USG explores ways to encourage voting at session

Don’t vote and no one will listen. Vote and your voice will be heard. These were the slogans on a button worn by Nicole Messmore, an Undergraduate Student Government Senator and co-organizer of yesterday’s University Experience/What do you care about? Week brown bag lunch.

Messmore, USG Senator Maria Khoury and Bowling Green Experience representative Janna Carpenter organized the event. Representatives of USG, the College Democrats, the College Republicans and the Bowling Green Experience discussed ideas and the best ways to get students involved in politics.

“It was really neat to have the brainstorming of a lot of different ideas, Messmore said. “Even though the turnout was small, we had good conversation.”

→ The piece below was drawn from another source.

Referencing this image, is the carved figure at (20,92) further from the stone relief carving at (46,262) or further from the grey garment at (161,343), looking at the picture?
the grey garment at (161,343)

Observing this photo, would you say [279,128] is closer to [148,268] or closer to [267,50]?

Al Baldwin, the Democratic Chair of the Board of Elections, also attended the event.

He told the students that only about 100 people on campus voted in the last election in this district.

“Of the nearly 15,000 students on campus, that statistic is really surprising and really sad,” Carpenter said.

Participants also learned about provisional voting and its effect on political activity.

For example, if a student on campus who is registered in their home district forgot to request an absentee ballot, he or she can still vote because provisional voting allows a student to change voting districts on the day of the election.

“You won’t be voting in your home district,” Messmore said. “But at least you will still be voting.”

Messmore said that she thinks students are not aware of these opportunities.

She said events such as the brown bag lunch increases a student’s understanding of the election process.

“When we vote, the legislators will see the numbers and they respond to numbers,” she said. “If they see us more, they will be more likely to listen. Voting or lack of voting affects all of us.”